A poucos metros da nossa saída do Bar Restaurante O Trote encontramos um cruzamento com a simbologia alegórica aos peregrinos de Santiago e uma marcação de que vínhamos no caminho Braga e nos encontrávamos em Beran. Aqui aconteceu um facto curioso, quando nos encontrávamos a tirar uma foto deste local passou por nós um rapaz de bicicleta ao qual perguntamos se se encontrava a fazer o Caminho e ele respondeu que sim, que vinha de Braga. Foi a primeira pessoa que encontramos a fazer o caminho, desejamos “Ultreia et Suseia” (ressuscitando línguas mortas) e ele a nós e continuou a sua jornada. Durante grande parte do caminho feito pela montanha conseguimos ver as marcas da bicicleta no solo. Após trilharmos uns 15 minutos, começou a chover novamente.
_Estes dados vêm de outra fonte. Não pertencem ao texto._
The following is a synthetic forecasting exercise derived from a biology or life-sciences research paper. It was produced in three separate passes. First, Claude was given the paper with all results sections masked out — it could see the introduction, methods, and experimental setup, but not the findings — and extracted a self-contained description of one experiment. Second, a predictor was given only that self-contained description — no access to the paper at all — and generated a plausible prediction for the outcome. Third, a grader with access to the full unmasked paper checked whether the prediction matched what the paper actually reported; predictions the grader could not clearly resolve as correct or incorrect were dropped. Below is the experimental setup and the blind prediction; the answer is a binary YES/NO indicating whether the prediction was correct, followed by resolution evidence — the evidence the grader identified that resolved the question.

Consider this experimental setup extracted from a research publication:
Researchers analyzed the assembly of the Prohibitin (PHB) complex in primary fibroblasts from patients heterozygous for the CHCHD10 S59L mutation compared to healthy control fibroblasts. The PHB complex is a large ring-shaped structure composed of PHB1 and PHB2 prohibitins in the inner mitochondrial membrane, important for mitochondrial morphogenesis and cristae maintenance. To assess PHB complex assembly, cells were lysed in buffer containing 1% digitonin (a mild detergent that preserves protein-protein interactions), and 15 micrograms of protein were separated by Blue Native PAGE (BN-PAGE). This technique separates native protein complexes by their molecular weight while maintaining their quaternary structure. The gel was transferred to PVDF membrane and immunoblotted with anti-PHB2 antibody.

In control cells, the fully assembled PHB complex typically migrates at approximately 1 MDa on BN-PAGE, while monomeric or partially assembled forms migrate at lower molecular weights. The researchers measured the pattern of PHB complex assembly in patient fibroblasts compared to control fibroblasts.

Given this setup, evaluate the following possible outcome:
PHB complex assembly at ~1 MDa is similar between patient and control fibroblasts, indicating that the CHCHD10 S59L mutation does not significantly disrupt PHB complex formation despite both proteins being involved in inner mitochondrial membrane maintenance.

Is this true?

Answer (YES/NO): NO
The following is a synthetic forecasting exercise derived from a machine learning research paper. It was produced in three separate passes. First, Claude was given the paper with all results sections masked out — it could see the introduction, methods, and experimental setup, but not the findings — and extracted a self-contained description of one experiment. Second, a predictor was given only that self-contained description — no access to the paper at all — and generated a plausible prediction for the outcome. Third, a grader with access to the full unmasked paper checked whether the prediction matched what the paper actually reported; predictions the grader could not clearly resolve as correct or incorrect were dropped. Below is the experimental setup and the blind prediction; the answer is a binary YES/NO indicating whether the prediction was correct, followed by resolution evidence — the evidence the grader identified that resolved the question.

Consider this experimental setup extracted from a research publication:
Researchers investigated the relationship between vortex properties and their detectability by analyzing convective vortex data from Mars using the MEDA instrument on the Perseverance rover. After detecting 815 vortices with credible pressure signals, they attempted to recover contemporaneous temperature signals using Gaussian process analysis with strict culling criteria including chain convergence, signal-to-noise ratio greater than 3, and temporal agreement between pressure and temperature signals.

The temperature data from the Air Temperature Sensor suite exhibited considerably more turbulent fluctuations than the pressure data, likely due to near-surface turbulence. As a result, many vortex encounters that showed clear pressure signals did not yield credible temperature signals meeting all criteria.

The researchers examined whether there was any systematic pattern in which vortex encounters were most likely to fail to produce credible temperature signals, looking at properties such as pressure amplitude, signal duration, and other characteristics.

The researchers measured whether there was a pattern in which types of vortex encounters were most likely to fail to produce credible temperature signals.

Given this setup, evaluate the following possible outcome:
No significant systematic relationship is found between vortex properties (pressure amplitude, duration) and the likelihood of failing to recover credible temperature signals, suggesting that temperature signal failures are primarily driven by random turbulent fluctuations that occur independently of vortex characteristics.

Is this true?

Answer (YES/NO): NO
O percurso que se seguiu foram subidas e descidas pelo meio da vegetação, algo muito agradável onde se poderia sentir o cheiro a terra molhada e todos os perfumes naturais trazidos pela terra, e como a primavera começava a aparecer, muitas das árvores estavam em flor passávamos por baixo delas e elas soltavam as pétalas que caíam delicadamente no chão, era algo encantador, os cenários que presenciamos inspiravam despertavam todo o tipo de sensações e, muitas vezes quando algo mais desagradável acontecia, havia sempre uma paisagem, um detalhe, um cheiro, uma pessoa que se encontrava e nos proporcionava bem estar.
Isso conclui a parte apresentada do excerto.